И лишь в одной области ее рассудку была доступна определенная способность к абстрагированию: в визуальной. Сначала это было ее отражение в зеркале - оно вызвало у нее первый шок, первое и фатальное смятение, то самое, что отделяет нас от остального мира, делая каждое человеческое существо одиноким скитальцем во Вселенной. Затем она признала фрукты на картине, и с тех пор ее любимой забавой стало искать их повсюду, в любом круглом предмете - в мяче, мотке шерсти, кольце для салфетки, даже в яйце; она говорила: "Яблоко!" или "Вишня!" (в зависимости от размеров), с явным удовольствием указывая пальцем на вещь, а иногда даже просто на тень или пятно на стене. Нэнни проявляла неустанное терпение, показывая ей всякого рода картинки, хотя чаще всего ее ждала неудача: Сильва узнавала лишь отдельные предметы, самые привычные или простые по форме - стул, кастрюлю. И никогда не узнавала живых существ.

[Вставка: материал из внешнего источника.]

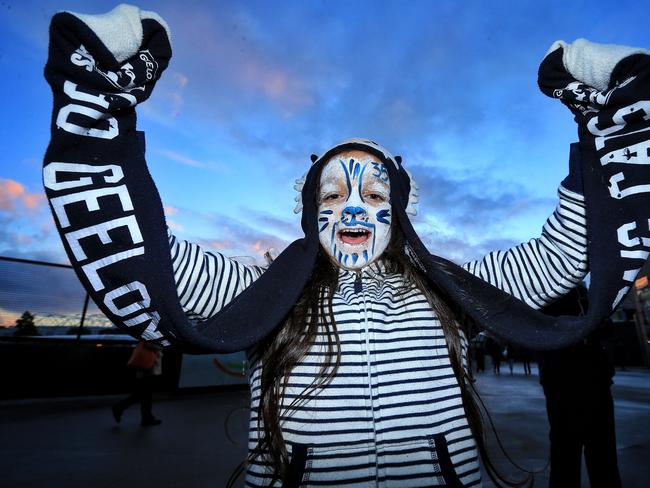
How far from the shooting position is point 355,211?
64.3 inches

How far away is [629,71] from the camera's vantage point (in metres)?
1.32

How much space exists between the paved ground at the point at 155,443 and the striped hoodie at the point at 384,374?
0.51m

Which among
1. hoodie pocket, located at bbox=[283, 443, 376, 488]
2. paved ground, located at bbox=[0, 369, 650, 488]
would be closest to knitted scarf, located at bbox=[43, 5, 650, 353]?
hoodie pocket, located at bbox=[283, 443, 376, 488]

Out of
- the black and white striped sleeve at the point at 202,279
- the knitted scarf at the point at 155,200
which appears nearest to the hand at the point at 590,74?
the knitted scarf at the point at 155,200

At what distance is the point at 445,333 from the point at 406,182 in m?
0.82

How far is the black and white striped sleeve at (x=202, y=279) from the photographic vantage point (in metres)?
1.36

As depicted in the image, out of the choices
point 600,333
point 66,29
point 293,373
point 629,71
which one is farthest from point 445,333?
point 600,333

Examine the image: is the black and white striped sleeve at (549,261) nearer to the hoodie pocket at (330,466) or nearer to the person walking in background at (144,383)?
the hoodie pocket at (330,466)

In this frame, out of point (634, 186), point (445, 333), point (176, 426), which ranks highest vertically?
point (634, 186)

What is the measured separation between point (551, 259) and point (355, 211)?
813 millimetres

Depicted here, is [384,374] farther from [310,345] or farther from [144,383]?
[144,383]

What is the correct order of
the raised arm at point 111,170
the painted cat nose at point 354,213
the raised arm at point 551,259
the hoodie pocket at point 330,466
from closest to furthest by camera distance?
the raised arm at point 111,170, the hoodie pocket at point 330,466, the raised arm at point 551,259, the painted cat nose at point 354,213

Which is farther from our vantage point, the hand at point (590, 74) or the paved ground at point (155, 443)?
the paved ground at point (155, 443)

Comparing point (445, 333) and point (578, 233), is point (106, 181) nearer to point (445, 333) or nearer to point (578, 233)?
point (445, 333)
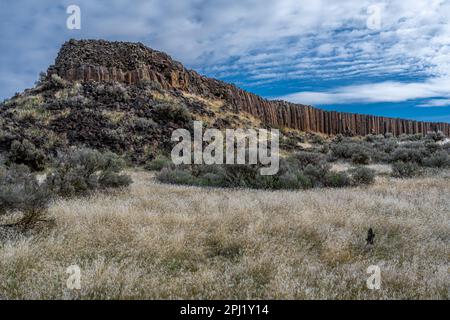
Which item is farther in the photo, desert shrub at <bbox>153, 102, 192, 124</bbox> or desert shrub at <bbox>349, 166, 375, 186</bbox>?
desert shrub at <bbox>153, 102, 192, 124</bbox>

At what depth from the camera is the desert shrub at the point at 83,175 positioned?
26.6ft

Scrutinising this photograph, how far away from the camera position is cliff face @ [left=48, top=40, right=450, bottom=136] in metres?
30.9

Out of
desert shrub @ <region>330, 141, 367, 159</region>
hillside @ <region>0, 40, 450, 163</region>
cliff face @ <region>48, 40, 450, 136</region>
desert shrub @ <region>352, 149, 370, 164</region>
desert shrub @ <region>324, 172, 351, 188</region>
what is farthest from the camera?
cliff face @ <region>48, 40, 450, 136</region>

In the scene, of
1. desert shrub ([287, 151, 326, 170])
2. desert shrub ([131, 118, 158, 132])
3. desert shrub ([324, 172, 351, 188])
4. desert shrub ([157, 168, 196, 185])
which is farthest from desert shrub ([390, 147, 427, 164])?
desert shrub ([131, 118, 158, 132])

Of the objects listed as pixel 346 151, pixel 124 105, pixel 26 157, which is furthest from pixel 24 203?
pixel 124 105

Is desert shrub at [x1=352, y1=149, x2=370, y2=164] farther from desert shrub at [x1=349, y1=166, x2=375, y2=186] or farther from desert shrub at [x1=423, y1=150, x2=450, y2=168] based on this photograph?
desert shrub at [x1=349, y1=166, x2=375, y2=186]

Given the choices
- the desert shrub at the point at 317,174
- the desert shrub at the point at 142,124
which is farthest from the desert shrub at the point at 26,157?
the desert shrub at the point at 317,174

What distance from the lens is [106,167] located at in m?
9.85

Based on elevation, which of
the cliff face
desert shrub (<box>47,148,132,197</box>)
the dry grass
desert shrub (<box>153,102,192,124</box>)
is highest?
the cliff face

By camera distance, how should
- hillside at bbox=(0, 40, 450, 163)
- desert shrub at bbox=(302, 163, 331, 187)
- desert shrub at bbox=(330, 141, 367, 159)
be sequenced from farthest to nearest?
1. hillside at bbox=(0, 40, 450, 163)
2. desert shrub at bbox=(330, 141, 367, 159)
3. desert shrub at bbox=(302, 163, 331, 187)

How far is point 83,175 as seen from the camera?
9.02m

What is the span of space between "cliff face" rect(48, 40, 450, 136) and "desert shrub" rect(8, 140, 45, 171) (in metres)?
16.2

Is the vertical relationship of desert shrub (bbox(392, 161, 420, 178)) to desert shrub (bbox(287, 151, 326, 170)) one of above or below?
below

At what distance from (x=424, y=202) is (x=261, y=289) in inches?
237
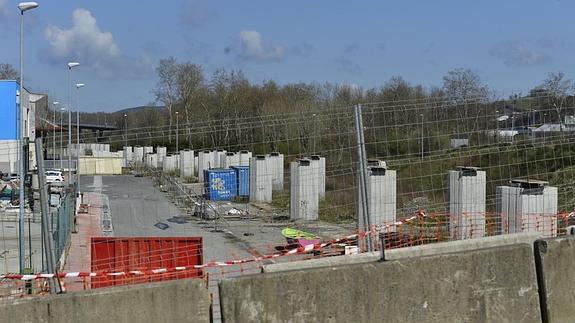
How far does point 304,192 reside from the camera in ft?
98.4

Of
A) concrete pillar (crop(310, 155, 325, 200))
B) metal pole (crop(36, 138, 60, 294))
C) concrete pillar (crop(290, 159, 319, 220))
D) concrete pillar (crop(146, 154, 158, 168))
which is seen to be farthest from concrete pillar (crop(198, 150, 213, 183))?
metal pole (crop(36, 138, 60, 294))

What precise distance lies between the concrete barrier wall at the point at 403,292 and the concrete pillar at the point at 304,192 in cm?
2265

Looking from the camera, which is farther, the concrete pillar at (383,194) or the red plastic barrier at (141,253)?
the concrete pillar at (383,194)

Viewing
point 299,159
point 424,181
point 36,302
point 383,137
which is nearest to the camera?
point 36,302

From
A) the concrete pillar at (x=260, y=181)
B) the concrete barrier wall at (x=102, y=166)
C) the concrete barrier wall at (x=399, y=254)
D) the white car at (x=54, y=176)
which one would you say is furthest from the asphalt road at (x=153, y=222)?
the concrete barrier wall at (x=102, y=166)

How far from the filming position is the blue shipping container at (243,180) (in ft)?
136

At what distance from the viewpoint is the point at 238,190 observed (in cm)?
4156

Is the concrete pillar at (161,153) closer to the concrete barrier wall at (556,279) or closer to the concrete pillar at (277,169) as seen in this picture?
the concrete pillar at (277,169)

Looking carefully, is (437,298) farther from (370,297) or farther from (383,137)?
(383,137)

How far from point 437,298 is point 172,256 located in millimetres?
10208

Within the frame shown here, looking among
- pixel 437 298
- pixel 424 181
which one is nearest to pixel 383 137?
pixel 424 181

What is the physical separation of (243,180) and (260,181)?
333 centimetres

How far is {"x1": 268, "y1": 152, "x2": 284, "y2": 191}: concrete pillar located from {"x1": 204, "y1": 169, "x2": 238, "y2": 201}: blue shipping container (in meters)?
2.51

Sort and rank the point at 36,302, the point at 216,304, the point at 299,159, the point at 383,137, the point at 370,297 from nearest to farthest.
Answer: the point at 36,302 < the point at 370,297 < the point at 216,304 < the point at 383,137 < the point at 299,159
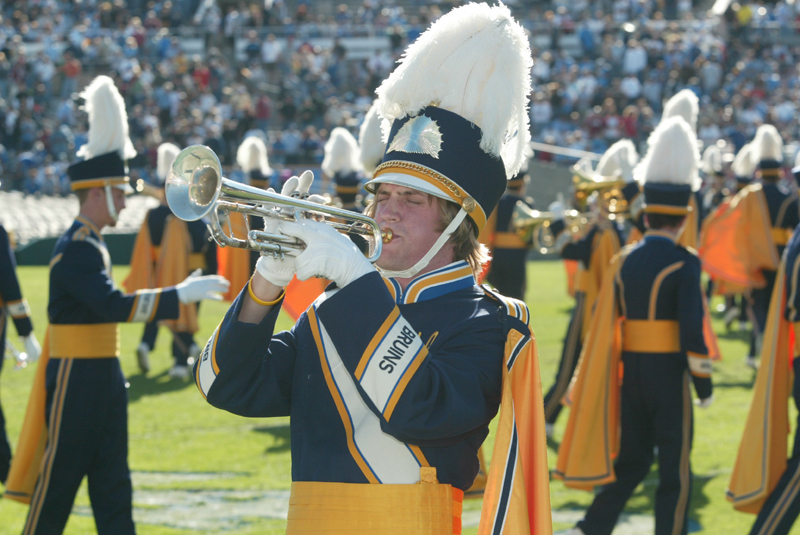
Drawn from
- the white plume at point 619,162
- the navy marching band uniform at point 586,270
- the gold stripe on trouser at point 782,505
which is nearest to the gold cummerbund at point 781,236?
the white plume at point 619,162

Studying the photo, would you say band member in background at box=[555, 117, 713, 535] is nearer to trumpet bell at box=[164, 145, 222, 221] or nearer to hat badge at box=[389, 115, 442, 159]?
hat badge at box=[389, 115, 442, 159]

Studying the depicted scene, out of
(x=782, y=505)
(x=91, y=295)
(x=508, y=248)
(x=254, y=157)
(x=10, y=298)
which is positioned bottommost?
(x=782, y=505)

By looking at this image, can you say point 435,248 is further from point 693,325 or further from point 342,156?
point 342,156

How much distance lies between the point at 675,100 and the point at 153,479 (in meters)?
4.97

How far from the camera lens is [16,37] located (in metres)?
27.0

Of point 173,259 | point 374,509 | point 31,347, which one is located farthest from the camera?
point 173,259

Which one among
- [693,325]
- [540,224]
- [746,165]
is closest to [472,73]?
[693,325]

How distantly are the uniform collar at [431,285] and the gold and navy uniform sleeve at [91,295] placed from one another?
2173 millimetres

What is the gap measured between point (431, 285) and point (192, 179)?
0.70m

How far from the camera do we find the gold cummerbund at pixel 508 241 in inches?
329

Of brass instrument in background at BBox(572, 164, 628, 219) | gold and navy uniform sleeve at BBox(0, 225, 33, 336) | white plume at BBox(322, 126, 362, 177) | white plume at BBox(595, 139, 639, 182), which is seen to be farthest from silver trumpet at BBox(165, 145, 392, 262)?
white plume at BBox(595, 139, 639, 182)

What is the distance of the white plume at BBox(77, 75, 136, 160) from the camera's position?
193 inches

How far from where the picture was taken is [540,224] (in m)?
8.14

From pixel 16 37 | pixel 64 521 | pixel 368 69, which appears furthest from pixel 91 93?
pixel 16 37
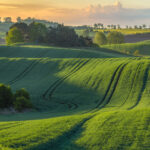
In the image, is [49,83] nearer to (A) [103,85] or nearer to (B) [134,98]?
(A) [103,85]

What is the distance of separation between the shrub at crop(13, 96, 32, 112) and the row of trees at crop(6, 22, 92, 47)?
74.3 meters

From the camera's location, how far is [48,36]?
371ft

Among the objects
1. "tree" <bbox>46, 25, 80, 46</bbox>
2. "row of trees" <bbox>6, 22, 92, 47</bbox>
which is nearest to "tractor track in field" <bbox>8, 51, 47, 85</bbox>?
"tree" <bbox>46, 25, 80, 46</bbox>

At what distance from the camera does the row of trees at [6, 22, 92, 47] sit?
11025 cm

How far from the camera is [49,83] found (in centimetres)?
5172

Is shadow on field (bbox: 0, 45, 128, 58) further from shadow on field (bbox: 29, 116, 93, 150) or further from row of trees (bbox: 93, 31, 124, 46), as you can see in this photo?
row of trees (bbox: 93, 31, 124, 46)

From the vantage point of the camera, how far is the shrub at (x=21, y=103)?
3572 cm

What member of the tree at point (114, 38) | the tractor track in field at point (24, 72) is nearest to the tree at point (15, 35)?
the tractor track in field at point (24, 72)

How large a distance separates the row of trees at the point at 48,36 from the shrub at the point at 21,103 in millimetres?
74322

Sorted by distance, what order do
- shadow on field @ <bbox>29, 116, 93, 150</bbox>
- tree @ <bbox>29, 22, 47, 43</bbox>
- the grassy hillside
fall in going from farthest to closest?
the grassy hillside
tree @ <bbox>29, 22, 47, 43</bbox>
shadow on field @ <bbox>29, 116, 93, 150</bbox>

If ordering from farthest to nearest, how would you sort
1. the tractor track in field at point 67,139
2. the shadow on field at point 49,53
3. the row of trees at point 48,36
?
the row of trees at point 48,36 → the shadow on field at point 49,53 → the tractor track in field at point 67,139

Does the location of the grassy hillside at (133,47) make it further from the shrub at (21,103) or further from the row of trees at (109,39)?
the shrub at (21,103)

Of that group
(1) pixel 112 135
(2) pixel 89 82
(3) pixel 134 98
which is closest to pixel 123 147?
(1) pixel 112 135

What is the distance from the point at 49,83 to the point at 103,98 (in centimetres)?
1433
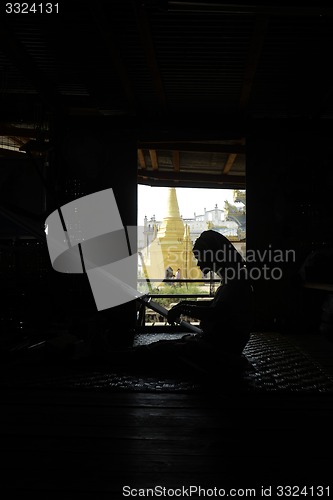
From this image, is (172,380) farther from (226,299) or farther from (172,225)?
(172,225)

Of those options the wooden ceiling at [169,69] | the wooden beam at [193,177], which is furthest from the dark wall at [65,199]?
the wooden beam at [193,177]

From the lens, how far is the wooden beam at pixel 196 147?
819 cm

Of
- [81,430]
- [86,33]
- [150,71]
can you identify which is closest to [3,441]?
[81,430]

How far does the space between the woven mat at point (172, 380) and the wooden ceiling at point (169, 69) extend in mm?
3104

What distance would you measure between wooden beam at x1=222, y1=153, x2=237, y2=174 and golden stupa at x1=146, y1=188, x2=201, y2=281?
8892 mm

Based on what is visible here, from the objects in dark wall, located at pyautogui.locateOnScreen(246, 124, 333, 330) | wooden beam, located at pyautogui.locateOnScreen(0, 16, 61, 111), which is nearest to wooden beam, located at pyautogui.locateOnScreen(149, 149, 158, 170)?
dark wall, located at pyautogui.locateOnScreen(246, 124, 333, 330)

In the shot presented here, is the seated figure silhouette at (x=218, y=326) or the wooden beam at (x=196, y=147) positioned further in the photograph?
the wooden beam at (x=196, y=147)

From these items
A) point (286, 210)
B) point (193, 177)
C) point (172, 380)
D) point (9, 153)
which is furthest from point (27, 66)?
point (193, 177)

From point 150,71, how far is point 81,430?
15.3 feet

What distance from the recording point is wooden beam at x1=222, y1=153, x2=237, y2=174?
912 cm

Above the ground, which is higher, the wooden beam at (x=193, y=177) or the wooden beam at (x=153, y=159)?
the wooden beam at (x=153, y=159)

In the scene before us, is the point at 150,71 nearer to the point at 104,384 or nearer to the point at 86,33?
the point at 86,33

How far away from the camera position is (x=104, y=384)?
159 inches

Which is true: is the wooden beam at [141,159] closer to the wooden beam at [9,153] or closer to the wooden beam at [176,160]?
the wooden beam at [176,160]
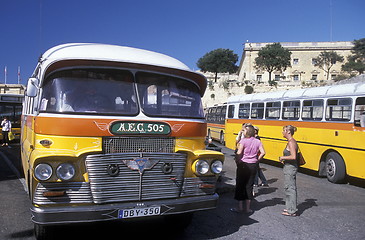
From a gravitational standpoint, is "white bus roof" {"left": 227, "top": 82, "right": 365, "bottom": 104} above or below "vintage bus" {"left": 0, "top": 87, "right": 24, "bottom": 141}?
above

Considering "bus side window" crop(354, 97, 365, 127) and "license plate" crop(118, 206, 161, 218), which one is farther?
"bus side window" crop(354, 97, 365, 127)

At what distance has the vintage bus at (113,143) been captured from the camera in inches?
159

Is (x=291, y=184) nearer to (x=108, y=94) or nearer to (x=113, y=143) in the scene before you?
(x=113, y=143)

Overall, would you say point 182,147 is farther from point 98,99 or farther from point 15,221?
point 15,221

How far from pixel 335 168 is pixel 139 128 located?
26.8ft

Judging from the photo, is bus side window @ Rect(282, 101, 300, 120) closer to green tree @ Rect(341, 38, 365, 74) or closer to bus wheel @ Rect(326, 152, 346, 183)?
bus wheel @ Rect(326, 152, 346, 183)

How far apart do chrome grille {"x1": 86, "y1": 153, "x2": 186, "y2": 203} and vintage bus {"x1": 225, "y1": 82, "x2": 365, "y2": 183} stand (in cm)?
732

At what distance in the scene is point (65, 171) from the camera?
4.05 metres

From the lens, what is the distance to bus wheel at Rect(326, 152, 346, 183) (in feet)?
34.6

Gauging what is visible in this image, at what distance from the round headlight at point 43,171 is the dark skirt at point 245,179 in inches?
141

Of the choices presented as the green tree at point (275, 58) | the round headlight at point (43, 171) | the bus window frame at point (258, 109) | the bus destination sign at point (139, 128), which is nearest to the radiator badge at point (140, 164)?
the bus destination sign at point (139, 128)

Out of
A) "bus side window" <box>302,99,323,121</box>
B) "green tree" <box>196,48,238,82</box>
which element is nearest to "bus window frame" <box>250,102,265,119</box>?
"bus side window" <box>302,99,323,121</box>

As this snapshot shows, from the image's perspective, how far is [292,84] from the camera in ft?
257

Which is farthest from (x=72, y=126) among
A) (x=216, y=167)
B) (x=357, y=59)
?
(x=357, y=59)
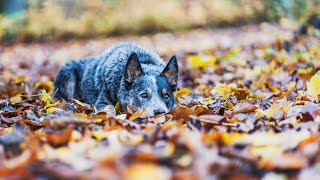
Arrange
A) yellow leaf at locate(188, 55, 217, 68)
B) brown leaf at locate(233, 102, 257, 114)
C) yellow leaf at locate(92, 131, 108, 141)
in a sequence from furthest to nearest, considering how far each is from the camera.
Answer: yellow leaf at locate(188, 55, 217, 68), brown leaf at locate(233, 102, 257, 114), yellow leaf at locate(92, 131, 108, 141)

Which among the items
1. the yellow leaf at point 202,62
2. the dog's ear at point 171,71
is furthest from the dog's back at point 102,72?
the yellow leaf at point 202,62

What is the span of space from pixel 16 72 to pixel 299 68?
5.52 meters

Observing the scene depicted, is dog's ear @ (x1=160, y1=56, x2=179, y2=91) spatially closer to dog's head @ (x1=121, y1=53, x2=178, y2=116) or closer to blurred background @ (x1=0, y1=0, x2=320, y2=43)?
dog's head @ (x1=121, y1=53, x2=178, y2=116)

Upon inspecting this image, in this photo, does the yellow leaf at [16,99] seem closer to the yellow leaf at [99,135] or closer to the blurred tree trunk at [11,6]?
the yellow leaf at [99,135]

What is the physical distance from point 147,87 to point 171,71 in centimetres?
53

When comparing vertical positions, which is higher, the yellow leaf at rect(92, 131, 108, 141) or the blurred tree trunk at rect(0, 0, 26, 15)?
the blurred tree trunk at rect(0, 0, 26, 15)

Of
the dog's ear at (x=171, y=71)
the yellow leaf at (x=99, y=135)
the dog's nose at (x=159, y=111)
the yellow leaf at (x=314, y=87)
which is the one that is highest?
the dog's ear at (x=171, y=71)

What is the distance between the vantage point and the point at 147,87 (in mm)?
5695

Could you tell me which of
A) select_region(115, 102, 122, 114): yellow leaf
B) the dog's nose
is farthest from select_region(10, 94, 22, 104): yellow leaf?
the dog's nose

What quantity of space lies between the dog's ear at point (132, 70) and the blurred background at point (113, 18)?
11.0 m

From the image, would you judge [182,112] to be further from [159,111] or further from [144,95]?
[144,95]

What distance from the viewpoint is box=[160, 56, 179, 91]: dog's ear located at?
239 inches

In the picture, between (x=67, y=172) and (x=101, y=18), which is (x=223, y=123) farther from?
(x=101, y=18)

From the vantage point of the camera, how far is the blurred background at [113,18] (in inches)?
695
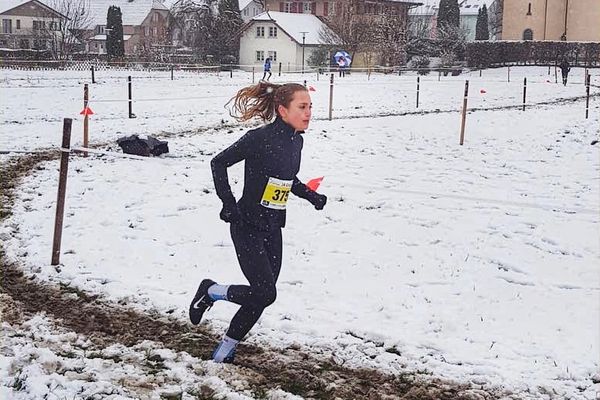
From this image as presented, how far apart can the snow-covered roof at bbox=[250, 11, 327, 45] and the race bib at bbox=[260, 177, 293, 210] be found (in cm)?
6530

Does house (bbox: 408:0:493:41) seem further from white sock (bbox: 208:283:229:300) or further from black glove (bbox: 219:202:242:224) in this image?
black glove (bbox: 219:202:242:224)

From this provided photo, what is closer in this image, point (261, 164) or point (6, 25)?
point (261, 164)

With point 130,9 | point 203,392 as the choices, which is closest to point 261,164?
point 203,392

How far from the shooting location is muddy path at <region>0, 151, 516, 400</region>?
15.3 ft

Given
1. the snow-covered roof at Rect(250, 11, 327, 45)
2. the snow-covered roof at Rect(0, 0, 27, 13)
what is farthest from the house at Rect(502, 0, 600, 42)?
the snow-covered roof at Rect(0, 0, 27, 13)

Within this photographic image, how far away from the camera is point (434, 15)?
8756 cm

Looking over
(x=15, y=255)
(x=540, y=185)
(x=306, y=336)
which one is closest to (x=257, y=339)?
(x=306, y=336)

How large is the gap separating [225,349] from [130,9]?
93.0 metres

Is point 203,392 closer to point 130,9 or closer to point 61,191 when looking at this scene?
point 61,191

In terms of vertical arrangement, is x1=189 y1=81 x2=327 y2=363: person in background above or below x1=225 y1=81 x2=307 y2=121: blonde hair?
below

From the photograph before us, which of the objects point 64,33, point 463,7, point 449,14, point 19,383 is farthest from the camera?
point 463,7

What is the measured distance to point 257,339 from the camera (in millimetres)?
5414

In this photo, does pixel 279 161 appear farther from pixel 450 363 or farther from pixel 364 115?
pixel 364 115

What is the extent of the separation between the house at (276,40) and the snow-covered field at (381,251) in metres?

Когда она впервые узнала нарисованное животное, ее реакция оказалась настолько неожиданной, что мы сперва даже не смогли понять ее истоки. Это было всего одно слово, одно высказывание Сильвы, которое я приведу чуть позже; оно мгновенно указало нам правильный путь и разъяснило, что мешало ей до сих пор идентифицировать изображенных человека или животное: их неподвижность. Для лисицы живое создание - это ведь не предмет, а движение, сопровождаемое запахом. А получилось так, что она узнала на картинке собаку, лишенную и того, и другого, узнала самым парадоксальным образом, именно по причине ее неподвижности, и это узнавание вызвало у нее потрясение такой силы, что она почти впала в истерику. Ибо собака на картинке была похожа на Барона - Барона, который к тому времени давно погиб.
Погиб он нелепо: удавившись собственной цепью. Скорее всего, ночью он поймал прошмыгнувшую мимо крысу и, пытаясь удержать ее, вертелся на месте до тех пор, пока не намотал себе на горло всю цепь; он не смог освободиться и задохнулся. Бедняга даже не залаял - так никто ничего и не услышал. Второй пес в это время наверняка спал. И именно Сильва, придя, как обычно по утрам, поздороваться со своим другом, нашла его уже окоченевшим, с высунутым языком, давным-давно мертвым.